第85話 今日はハレの日、たぶん記念日

 二人そろって頭を下げ――少しドキドキしながら上半身を起こすと、俺に合わせてリーネリアさまも動かれた。

 で、みんなの方はというと……拒絶感みたいなものは伝わってこない。


 ま、当たり前か。


 一方で「どうしたものか」みたいな戸惑いの念は、ひしひしと伝わってくる。

 たぶん……何かして差し上げたいんだろうけど、どうすればいいのかわからない、みたいな。

 すでに託児所で知り合った親御さんたちも、どこか落ち着かない様子でいる。

 こうして、案じてもらえているようだというのが、良い兆候のようにも思えるけど。


 そうした中、さすがに司祭様や島長は冷静だ。

 あと、俺の両親と、ここのシスターさんも。


 やや落ち着かない空気の中、司祭様が俺に顔を向けてこられた。いつも通り柔和な感じで、ホッとさせられる。

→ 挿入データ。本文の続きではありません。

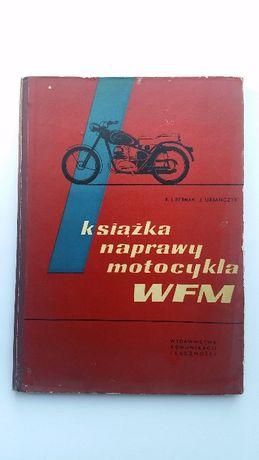 Książka naprawy motocykla WFM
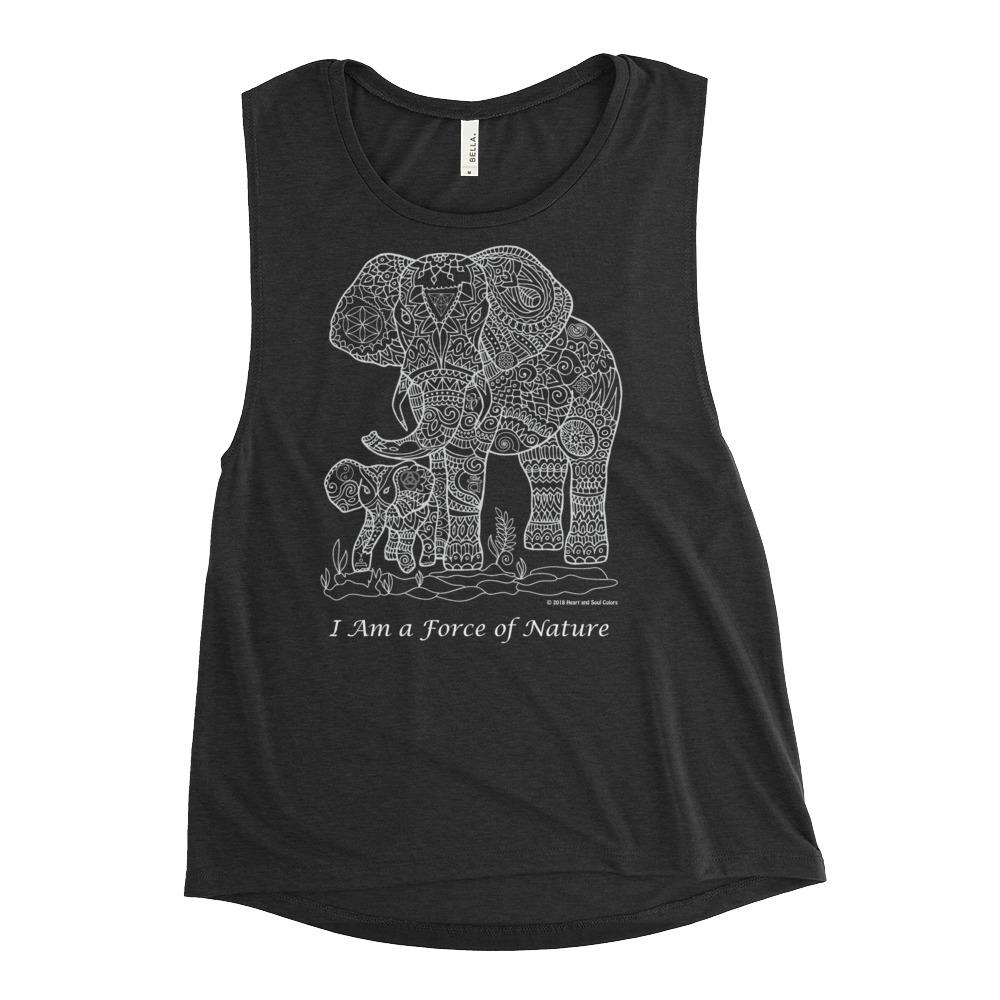 Be your more powerful self with this I Am a FORCE of Nature Elephants shirt! This comfortable muscle tank is soft and flowy with low cut armholes for a relaxed look.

 司祭様のご様子を見る感じでは、リーネリアさまはよくやってくださったし、この後もきっとうまくいく――そう思える。

 などと思っていたら、話の矛先が俺に飛んできた。


「ハルべール君。君の方からは、何かありますか?」


 俺はみんなに聞こえるように「う~ん」と一言置いて腕を組んだ。


「必要なことはお話ししていただけたと思いますし、特に付け足すようなことは……」


「なさそうですか」


「強いて言うなら……リーネリアさまにとっては、この島が最初の赴任地・・・になりますから、そのへんの認識をみんなにも……」


「なるほど」


 そう仰って司祭様は微笑んでくださったけど……実のところ、みんなにあまりとやかくお願いする気はなかった。

 リーネリアさまが、あそこまでご自身のお気持ちを明らかにしてくださったのなら、俺が何を付け足しても余分に思えてしまう。それに、余計な手助けはしないでほしいって話だった。

 だから――俺がお願いしたからとか、そういうのじゃなくて、素のリーネリアさまをみんなに受け入れてもらいたい。


 そして、そのための下準備はすでに整っているように見える。


 司祭様の視線は、どことなくそわそわしたみんなの方から、やはり落ち着かない様子でおられるリーネリアさまの方へ。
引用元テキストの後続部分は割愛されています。